Guest Post by John Paluszek
It’s now apparent that Tunis and the many newly-“Occupied” cities are virtual neighbors – not geographically, of course, but in the newly-aroused global Vox Populi Community. These “neighbors”, although in vastly different societies, have common fundamental demands: “justice”, “fairness” and “voice”.
In this historic year of 2011 something seminal seems to have entered the global ether. The successful October Tunisian elections remind us that what began in the January demonstrations in Tunis has spread throughout North Africa, the Middle East and, in the U.S., first to “Occupy Wall Street” in New York and then to “Occupy” cities across the country and well beyond. Fundamentally, that “something” is the eruption of long-repressed and/or greatly frustrated citizenry demanding change – existential change of governments in Tunisia, Egypt and Libya (with Syria and Yemen in the wings) and systemic adjustment in many other countries.
The ultimate outcomes are varying greatly. Autocrats have fallen, economic systems are being shaken.
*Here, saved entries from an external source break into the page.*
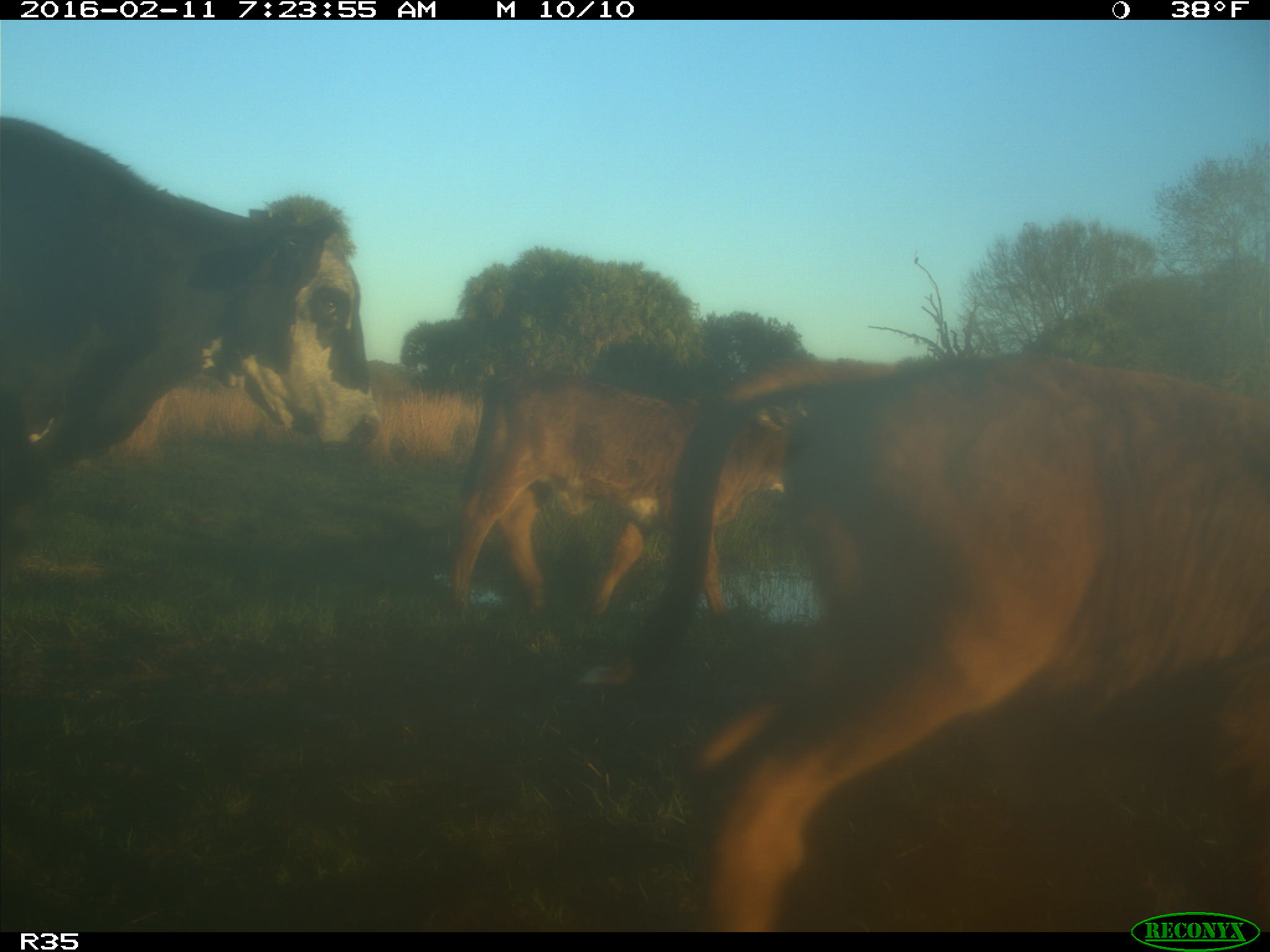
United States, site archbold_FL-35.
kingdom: Animalia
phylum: Chordata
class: Mammalia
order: Artiodactyla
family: Bovidae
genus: Bos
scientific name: Bos taurus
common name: domestic cow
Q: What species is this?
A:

Establishment leaders everywhere should wonder whether, truly, “this time it’s different” — whether the evolving global network society is not only transmitting, but also magnifying, the power of public opinion. (Mark Twain once wrote that some think of public opinion as “the voice of God.”)
Bridging The Divide
Our good friends at Bridging The Divide, the Washington D.C. based international non-governmental-organization linking civil society across international borders on behalf of peace, rights issues and good governance (www.bridging-the-divide.org), have put the case compellingly. David R. Holdridge, CEO: “Sovereignty is not what it used to be … Now the technologies and a youth fed up with war and despair are silently, but inexorably, creating a union … They are, in historic proportions, going on line. They are accelerating daily the great trade in ideas over The World Wide Web.”
The epic changes achieved in North Africa this year, once thought a quixotic mission, should give inspiration to the currently exercised vox populi in the U.S. Whether sitting in at “Occupy” sites or inactive but confounded by what appears to be a largely dysfunctional national government, these Americans might well consider a commitment to perhaps an equally quixotic – and yet seminal – mission, “Get Special Interests Money Out Of Politics.”(Surely, to be sustainable, the “Occupy” movements must soon articulate a specific, focused message and a political destination that will resonate among the middle class and the political center.)
Americans For Campaign Reform
The “special interests” mission has, of course, been addressed in fits and starts for decades. But now, the great national attention being paid to perceived vast economic disparity in America – think, “the 99% vs. 1%” – presents an opportunity for renewed action and long-delayed impact. An epicenter for this admittedly Sisyphian effort may well coalesce around the non-profit Americans For Campaign Reform (www.ACRreform.org).
ACR, chaired by four prestigious former U.S. Senators – Bill Bradley, Bob Kerrey, Warren Rudman and Alan Simpson (two Democrats, two Republicans) – is a non-partisan organization championing public funding as an alternative to the special interests campaign finance well ingrained in U.S. national politics and magnified by last year’s Citizens United Supreme Court decision.
ACR has summarized this systemic national issue quite well: “Congress hasn’t solved the most pressing challenges facing our country…because our leaders must cater to the special interests that fund campaigns.” Championing public funding for federal races – President, Senate and House – ACR seeks citizen support for proposed legislation, The Fair Elections Act (S.752 and HR. 1826), to achieve what Senator Bradley envisions: “the power rest[ing] with voters, not with special interests.”
Or, to interpret this goal in another vernacular, ACR seeks the triumph of the marketplace of ideas over the influence of the dollar.
Americans can gain inspiration from those people abroad who, with courage and perseverance against all odds, are grappling with the momentous challenges they have generated, nothing less than evolving fundamentally new political systems to improve their quality of life.
John Paluszek, senior counsel at Ketchum, is APR, a Fellow of The Public Relations Society of America and immediate past-chair of The Global Alliance for Public Relations and Communication Management.